Today, a part of your environment is your online world. You should think about deleting photos on Facebook or Instagram, de-friending your ex-boyfriend, unfollowing him on Twitter, etc. When I write it out like that it sounds so harsh and cold. I don’t mean it to be. And if you’re able to see romantic photos of you and your ex-boyfriend together without feeling anything or if you’re able to view his social media profiles without upsetting yourself, then you’re not obligated to do this piece. For me, in the past, those things were a lot like a slap in the face. So, for me, they had to go too.

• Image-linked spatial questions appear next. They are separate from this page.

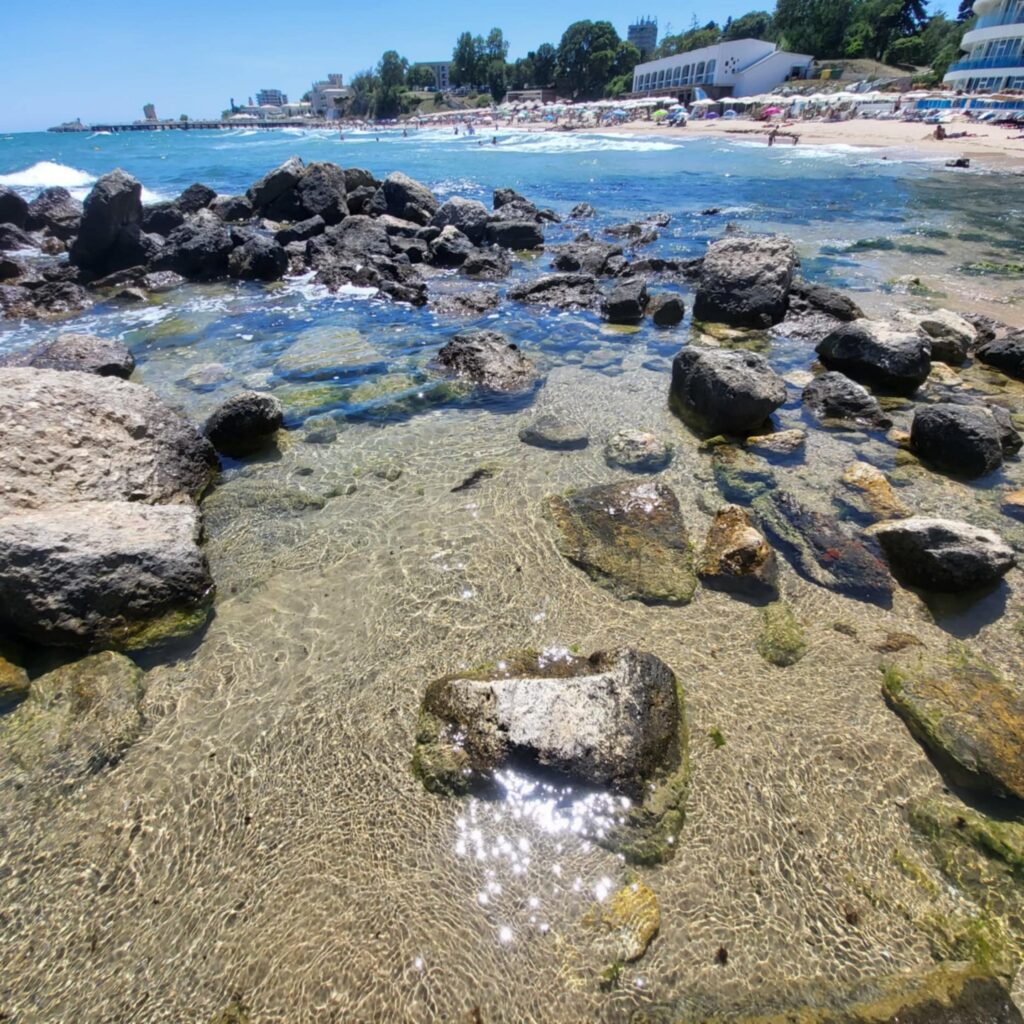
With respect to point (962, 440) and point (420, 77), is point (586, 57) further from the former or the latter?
point (962, 440)

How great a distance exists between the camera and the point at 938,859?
9.75ft

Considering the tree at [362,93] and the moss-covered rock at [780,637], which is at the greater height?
the tree at [362,93]

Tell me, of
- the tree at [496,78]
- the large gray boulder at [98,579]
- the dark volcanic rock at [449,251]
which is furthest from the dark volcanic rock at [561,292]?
the tree at [496,78]

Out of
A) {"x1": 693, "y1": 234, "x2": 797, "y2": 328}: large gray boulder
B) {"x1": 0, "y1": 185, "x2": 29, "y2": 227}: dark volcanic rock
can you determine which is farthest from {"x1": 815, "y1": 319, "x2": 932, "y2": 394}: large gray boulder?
{"x1": 0, "y1": 185, "x2": 29, "y2": 227}: dark volcanic rock

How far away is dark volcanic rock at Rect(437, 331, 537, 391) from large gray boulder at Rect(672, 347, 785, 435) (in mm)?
2290

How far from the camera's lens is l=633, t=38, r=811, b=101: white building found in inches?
3450

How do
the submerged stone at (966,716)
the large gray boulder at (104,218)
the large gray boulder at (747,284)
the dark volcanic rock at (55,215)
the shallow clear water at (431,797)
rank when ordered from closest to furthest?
the shallow clear water at (431,797) < the submerged stone at (966,716) < the large gray boulder at (747,284) < the large gray boulder at (104,218) < the dark volcanic rock at (55,215)

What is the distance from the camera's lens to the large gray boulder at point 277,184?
20.2 metres

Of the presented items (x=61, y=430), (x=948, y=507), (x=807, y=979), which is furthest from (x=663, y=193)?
(x=807, y=979)

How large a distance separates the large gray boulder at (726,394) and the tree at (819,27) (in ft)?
395

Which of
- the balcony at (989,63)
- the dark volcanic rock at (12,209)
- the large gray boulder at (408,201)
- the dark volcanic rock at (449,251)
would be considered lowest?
the dark volcanic rock at (449,251)

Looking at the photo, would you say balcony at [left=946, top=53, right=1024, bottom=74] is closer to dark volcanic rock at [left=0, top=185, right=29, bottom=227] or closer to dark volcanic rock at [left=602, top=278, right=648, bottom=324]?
dark volcanic rock at [left=602, top=278, right=648, bottom=324]

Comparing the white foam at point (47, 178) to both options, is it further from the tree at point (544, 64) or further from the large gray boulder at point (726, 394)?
the tree at point (544, 64)

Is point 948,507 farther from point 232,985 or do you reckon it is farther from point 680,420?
point 232,985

This part is hard because it feels really final, but–and I intend this gently–breakups are final. Instead of harping on the ending, begin to fixate on your new beginning. (“To make an end is to make a new beginning.” -T.S. Elliot)
// Send love and light
I’ve never read Eat Pray Love, but I watched the movie several years ago. Though the imagery and cultures the main character encounters are beautiful, I wasn’t a fan of the up-and-leave-your-husband-to-“find”-yourself storyline or the new age spiritual undertones. All that said, there was one line in the movie that has stuck with me, when Julia Roberts’ character tells a new friend that she misses her husband, and he says, “So miss him. Send him some love and light every time you think about him, then drop it.”
Again, I don’t agree at all with this kind of casual attitude with regards to marriage. But this makes a lot of sense to me in the context of a dating relationship. At the time that I watched Eat Pray Love, I was still moving through the pain of being unexpectedly broken up with with boyfriend #2. I remember thinking that if I could get to a place in my heart where I could send love and light to my ex-boyfriend (in less new age terminology: if I could get to a place where I genuinely wished him a full, happy life), I would know that my heart was healed from that hurt. And months went by and there was no sending him any love or light. I sent some bitterness, some resentment, some anger, some frustration. No love or light. But then, I went to camp. And I found healing and when things reminded me of this ex-boyfriend, I truly was able to send love and light instead of ugly things.
So, work towards this. It’s usually not fast. That’s okay. Work towards a day when you can think of your ex-boyfriend and send him love and light. Because, as many have said, holding onto anger and unforgiveness is like swallowing poison and expecting the other person to die.
Moving through a breakup is messy and hard. I know, I’ve been there. If you’re walking through a breakup right now, and it hurts, I stand with you. You’ll get through this, girl. And God has a gorgeous plan for your life. So, set boundaries, take care of yourself, and lean on Him. You’re going to make it.